Instead of trying to put into words how you are feeling at a certain moment, especially when you are a jumble of emotions, it is perfectly fine to say, “I am okay.” People can then infer from the nuance rather than the word.
Sure, you might have tweaked your back or you are feeling really embarrassed, but unless you like being the center of attention, “I am okay” puts up a serious shield, saving you some face. “I am okay” is a buffer, a safety tube down a slippery soap of prying questions or difficult response.
If you struggle with a mood or mental health disorder, sometimes tricking yourself into thinking all is well is pivotal in getting through an episode. Some people think of “I am okay” as a mantra. When you start feeling panicked, anxious, or dismal, instead of dwelling in the darkness, you immediately begin telling yourself, “I am okay. I have got this.”
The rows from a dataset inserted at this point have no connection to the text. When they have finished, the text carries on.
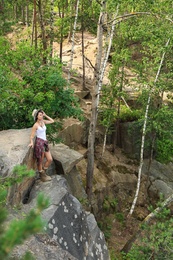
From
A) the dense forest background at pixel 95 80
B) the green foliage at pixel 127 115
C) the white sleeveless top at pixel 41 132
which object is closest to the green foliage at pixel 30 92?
the dense forest background at pixel 95 80

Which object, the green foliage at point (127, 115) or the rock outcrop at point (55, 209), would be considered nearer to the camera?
the rock outcrop at point (55, 209)

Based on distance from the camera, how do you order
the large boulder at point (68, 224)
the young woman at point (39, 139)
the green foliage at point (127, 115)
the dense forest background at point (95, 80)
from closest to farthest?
the large boulder at point (68, 224)
the young woman at point (39, 139)
the dense forest background at point (95, 80)
the green foliage at point (127, 115)

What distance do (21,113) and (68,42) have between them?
2236 cm

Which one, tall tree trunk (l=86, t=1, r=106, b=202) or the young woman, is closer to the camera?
the young woman

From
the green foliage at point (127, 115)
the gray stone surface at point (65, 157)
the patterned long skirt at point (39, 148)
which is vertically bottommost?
the green foliage at point (127, 115)

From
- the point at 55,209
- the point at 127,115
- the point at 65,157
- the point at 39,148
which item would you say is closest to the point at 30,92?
the point at 39,148

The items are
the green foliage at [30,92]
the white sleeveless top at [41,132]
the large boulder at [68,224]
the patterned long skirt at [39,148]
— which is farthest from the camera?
the green foliage at [30,92]

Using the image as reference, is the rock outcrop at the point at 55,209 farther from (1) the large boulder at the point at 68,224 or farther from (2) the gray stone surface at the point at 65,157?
(2) the gray stone surface at the point at 65,157

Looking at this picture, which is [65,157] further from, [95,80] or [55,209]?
[55,209]

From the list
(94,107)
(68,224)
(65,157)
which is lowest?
(68,224)

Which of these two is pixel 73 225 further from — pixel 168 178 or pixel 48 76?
pixel 168 178

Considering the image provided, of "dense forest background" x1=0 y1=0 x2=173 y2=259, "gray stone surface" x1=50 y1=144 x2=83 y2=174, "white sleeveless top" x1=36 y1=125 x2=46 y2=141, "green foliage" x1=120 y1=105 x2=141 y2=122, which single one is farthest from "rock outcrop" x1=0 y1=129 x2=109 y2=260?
"green foliage" x1=120 y1=105 x2=141 y2=122

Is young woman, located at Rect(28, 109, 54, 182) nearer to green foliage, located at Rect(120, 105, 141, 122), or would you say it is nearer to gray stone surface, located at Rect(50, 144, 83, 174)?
gray stone surface, located at Rect(50, 144, 83, 174)

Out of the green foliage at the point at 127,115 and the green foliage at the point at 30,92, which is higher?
the green foliage at the point at 30,92
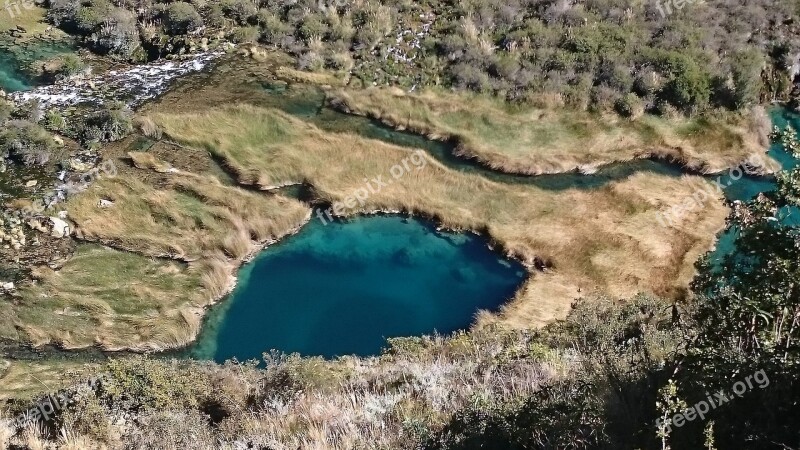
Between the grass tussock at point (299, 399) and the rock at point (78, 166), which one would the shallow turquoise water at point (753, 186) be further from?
the rock at point (78, 166)

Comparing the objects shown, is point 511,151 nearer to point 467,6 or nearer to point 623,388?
point 467,6

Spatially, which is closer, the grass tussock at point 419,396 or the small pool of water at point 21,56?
the grass tussock at point 419,396

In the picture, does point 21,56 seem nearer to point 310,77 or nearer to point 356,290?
point 310,77

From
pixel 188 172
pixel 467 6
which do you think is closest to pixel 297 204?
pixel 188 172

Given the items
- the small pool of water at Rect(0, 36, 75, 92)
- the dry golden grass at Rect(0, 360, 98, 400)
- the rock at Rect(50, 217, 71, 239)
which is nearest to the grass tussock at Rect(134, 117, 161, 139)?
the rock at Rect(50, 217, 71, 239)

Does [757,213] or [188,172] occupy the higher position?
[757,213]

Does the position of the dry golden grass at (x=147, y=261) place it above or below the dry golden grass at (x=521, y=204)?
below

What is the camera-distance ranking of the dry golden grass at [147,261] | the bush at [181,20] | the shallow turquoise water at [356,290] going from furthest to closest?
the bush at [181,20]
the shallow turquoise water at [356,290]
the dry golden grass at [147,261]

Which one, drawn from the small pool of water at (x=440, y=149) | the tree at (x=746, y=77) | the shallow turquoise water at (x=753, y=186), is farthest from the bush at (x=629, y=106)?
the shallow turquoise water at (x=753, y=186)
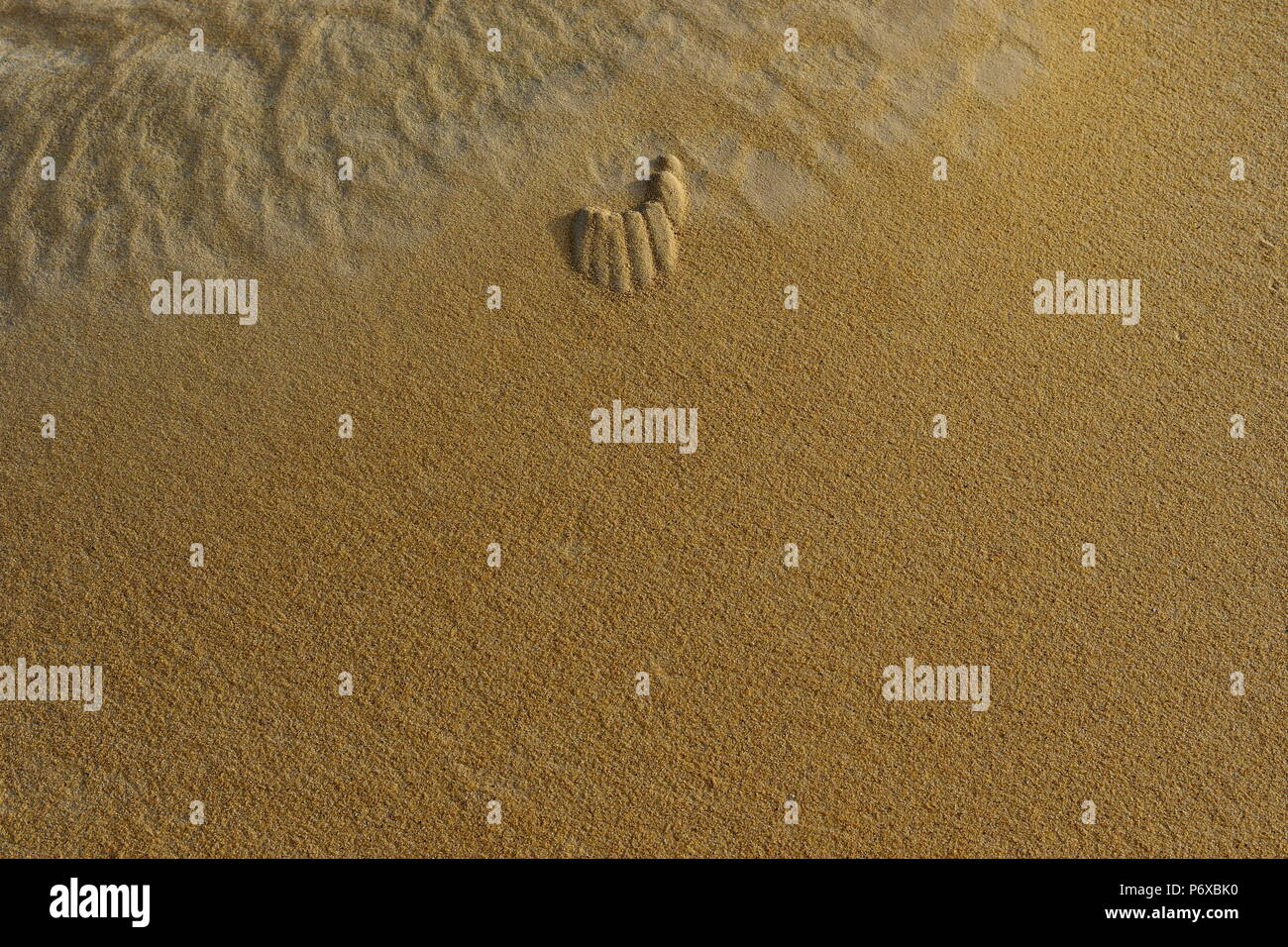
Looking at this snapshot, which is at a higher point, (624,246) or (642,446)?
(624,246)

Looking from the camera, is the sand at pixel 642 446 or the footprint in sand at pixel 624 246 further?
the footprint in sand at pixel 624 246

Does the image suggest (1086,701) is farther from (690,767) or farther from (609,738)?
(609,738)

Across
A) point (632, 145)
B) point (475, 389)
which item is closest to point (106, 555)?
point (475, 389)

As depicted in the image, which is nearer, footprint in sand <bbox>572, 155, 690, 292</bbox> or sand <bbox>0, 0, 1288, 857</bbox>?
sand <bbox>0, 0, 1288, 857</bbox>

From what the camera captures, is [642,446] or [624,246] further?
[624,246]
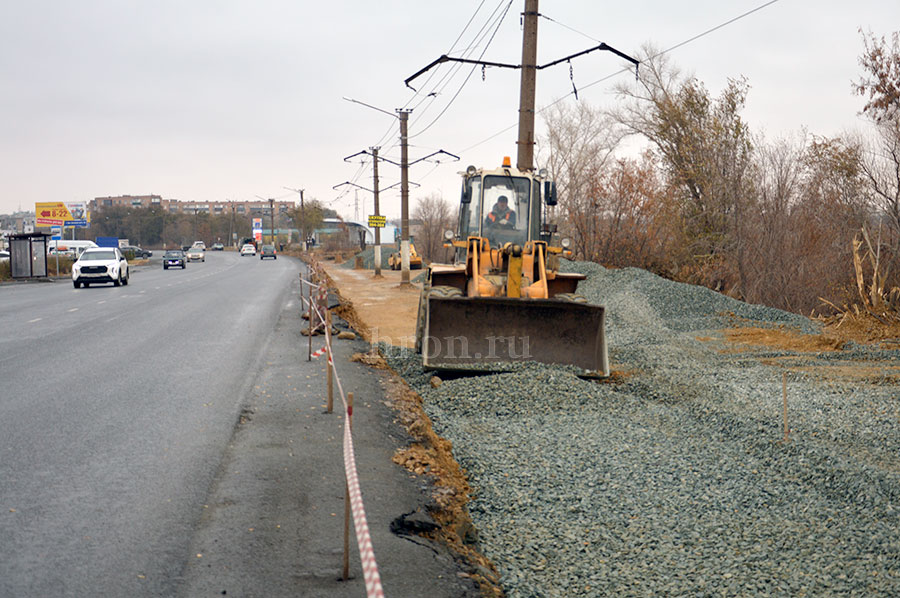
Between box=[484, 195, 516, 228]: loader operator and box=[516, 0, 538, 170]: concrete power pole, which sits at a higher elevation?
box=[516, 0, 538, 170]: concrete power pole

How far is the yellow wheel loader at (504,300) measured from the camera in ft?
37.5

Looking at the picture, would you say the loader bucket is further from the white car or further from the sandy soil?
the white car

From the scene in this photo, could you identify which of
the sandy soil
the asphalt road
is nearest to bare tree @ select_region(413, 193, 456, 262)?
the sandy soil

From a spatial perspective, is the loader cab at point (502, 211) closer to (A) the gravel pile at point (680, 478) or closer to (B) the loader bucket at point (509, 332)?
(B) the loader bucket at point (509, 332)

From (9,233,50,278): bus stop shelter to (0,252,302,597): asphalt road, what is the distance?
98.0 feet

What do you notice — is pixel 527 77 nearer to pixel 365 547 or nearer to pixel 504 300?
pixel 504 300

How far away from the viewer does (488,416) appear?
29.7 ft

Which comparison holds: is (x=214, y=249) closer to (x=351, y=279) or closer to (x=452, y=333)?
(x=351, y=279)

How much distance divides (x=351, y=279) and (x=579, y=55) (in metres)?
28.6

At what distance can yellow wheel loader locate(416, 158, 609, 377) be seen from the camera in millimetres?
11430

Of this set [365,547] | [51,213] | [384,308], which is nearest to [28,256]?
[51,213]

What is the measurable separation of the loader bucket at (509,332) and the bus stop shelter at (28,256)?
3924cm

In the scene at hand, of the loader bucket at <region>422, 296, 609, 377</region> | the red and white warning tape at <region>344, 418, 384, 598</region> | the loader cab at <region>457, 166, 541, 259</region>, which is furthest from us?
the loader cab at <region>457, 166, 541, 259</region>

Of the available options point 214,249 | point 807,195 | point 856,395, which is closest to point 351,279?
point 807,195
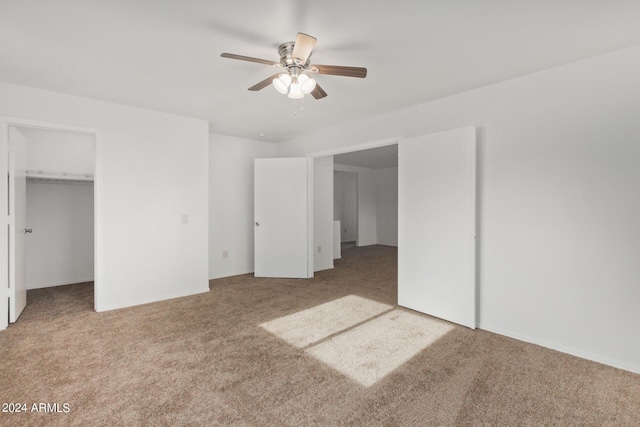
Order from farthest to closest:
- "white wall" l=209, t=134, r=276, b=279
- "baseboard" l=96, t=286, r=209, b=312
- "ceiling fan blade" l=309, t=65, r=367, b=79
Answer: "white wall" l=209, t=134, r=276, b=279, "baseboard" l=96, t=286, r=209, b=312, "ceiling fan blade" l=309, t=65, r=367, b=79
“I am okay” is precise, succinct. You can focus on energies again on what you are doing. A study in 2012 found that self-directed speech increases concentration and productivity. In the case of the study, those who were directed to say the object’s name they were meant to find in a picture actually found the object much faster than those who remained silent.
You might not be okay, but you are waiting to see if your questions will be answered down the road. Or you could simply need more time to truly register the info before addressing things not yet understood. There is nothing wrong with buying yourself a little more time to grasp what is happening, especially when you are stressed.
“I am okay.” “Am I really?” “Why am I not okay?” Feelings are difficult. A lot of people do not even like “the feels.” For kids, there is tears and irritability. Adults get to use vague phrases like “I am okay.” Because society demands that we keep it together, “I am okay” is a phrase that is a benefit in and of itself. And that is why it is perfectly fine to tell others you are okay.